Happy Monday Morning!
Everywhere you scroll these days there is some debate about the housing mess, people arguing on social media, all levels of government pointing fingers and blaming each other for the housing crisis. “Vote for me and i’ll fix housing.” It is all political theatre.
Case in point for those following along at home, the federal government introduced a two year ban on foreign purchasers of residential real estate this year. The same government that labelled people xenophobic a few years ago for even suggesting a foreign buyer ban. They folded like a cheap tent in the wind after mounting political pressure and quickly rushed a new bill through.
By doing so the new law prevented many developers from acquiring residential land for the purposes of building new housing supply. You see, many local developers are private corporations with non-Canadian equity partners. Any developer with more than 3% of its corporation controlled by a foreigner was prevented from acquiring new land to develop housing. In other words, you’re a local Vancouver developer but your capital partner in the US who controls part of the company prevents you from building purpose-built rental condos.
So new housing supply gets throttled at the same time the government is ramping up immigration targets, with over one million new immigrants flooding into the country in 2022. Meanwhile, the immigrants we’re asking to come here and fill job vacancies and work a lot of these low paying jobs are not allowed to purchase housing, instead they must compete in the incredibly tight and undersupplied rental market.Subscribe
It should come as no surprise the federal government is walking back some of these policies. Amendments to the foreign buyer ban announced this past week now allow for increasing the corporate foreign control threshold from 3% to 10%, and allowing the purchase of vacant land. Work permit holders will now be able to purchase one residential property, assuming they have 183 days or more of validity remaining on their work permit or work authorization at time of purchase.
In other news, the Federal Government dropped an updated budget. The Budget contained a net total of $43B more spending over six years. That includes $67B of new spending over the next 5 years offset only partly by about $22B of internal savings and higher taxes. I have a few things to say here but i’ll pass the mic to Scotiabanks chief economist Derek Holt…
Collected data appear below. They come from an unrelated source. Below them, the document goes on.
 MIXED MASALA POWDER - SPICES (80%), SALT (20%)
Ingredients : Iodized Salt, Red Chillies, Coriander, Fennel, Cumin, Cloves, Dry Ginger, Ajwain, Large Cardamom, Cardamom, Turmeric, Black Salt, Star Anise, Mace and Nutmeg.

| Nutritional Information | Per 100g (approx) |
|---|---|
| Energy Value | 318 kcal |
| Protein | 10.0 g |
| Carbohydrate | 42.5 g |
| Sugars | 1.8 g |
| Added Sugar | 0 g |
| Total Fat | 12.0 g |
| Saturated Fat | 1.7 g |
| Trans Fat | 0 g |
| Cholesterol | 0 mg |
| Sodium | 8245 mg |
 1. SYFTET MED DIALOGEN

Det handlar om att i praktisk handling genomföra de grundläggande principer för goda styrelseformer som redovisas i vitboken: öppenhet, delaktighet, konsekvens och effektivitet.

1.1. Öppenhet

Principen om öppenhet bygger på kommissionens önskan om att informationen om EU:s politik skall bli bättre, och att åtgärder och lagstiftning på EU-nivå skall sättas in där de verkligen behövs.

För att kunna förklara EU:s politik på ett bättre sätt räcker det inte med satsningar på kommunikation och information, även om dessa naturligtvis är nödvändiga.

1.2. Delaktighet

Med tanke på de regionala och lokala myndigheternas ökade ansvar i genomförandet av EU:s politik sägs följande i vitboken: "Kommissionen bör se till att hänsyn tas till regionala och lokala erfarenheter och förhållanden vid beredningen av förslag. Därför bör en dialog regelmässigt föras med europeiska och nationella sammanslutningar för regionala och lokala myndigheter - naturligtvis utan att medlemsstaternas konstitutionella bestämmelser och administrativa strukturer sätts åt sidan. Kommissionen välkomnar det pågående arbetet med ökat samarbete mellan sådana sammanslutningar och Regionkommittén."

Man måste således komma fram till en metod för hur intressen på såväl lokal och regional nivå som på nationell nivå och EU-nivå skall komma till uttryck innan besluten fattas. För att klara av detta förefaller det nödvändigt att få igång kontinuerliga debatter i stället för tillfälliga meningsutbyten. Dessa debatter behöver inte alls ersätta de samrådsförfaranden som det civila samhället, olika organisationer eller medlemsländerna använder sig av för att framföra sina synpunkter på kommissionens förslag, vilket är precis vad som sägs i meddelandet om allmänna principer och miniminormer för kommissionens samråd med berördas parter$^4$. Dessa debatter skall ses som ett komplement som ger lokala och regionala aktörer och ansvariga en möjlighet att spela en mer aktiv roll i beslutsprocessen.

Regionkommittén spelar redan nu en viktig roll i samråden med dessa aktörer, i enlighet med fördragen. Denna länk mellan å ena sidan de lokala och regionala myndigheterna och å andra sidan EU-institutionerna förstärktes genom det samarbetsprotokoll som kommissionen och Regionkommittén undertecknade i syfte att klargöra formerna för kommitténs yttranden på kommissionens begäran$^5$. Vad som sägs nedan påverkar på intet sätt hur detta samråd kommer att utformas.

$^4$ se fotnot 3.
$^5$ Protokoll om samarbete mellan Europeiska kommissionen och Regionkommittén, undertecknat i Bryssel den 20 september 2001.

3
“There are macroeconomic distortions stemming from all of this spending that include but are not limited to the following and that follow from yesterday morning’s note:
- it has contributed to some of the inflationary pressures that represent a highly regressive tax on lower and middle income Canadians while nevertheless transferring seigniorage revenues. They are being helped with one hand and hit with the other.
- it has contributed to a higher BoC policy rate than would otherwise be the case.
- it has contributed to worker shortages as public sector jobs are up 420k since just before the pandemic and account for 51% of all jobs created in Canada over that time. No wonder businesses are struggling to find workers!!
- it has contributed toward higher wage pressures and imo some of the productivity problem in this country where public policy has emphasized the body count in job markets over what is produced by whom.
- it has worsened competitiveness problems through spending that is primarily focused upon redistributive social transfers.
- In a broader public policy sense, Ottawa’s housing strategy remains confusing. The BoC is trying to contain inflationary pressures and soften previously raging house prices. The Feds have thrown open the immigration doors into a market with no supply while another tax subsidy to housing starts up on Saturday in the form of the 1st time homebuyers tax-free home savings account that allows one to shelter up to $40k tax free with annual contributions of $8k. Housing is going to rip after a temporary retrenchment and there goes the BoC’s efforts.
In all, I’m not impressed. This budget adds to macroeconomic imbalances and divides folks at a time when unity is needed to address the country’s challenges. Governments did a fantastic job in the early days of the pandemic. The problem is that they are now addicted to high spending and delivering divisive jabs at certain interests. Nothing is being done about productivity and competitiveness pressures that are mounting year by year. Big spending, big deficits, big debt, high taxes, high inflation and bond market challenges are not the path to prosperity.”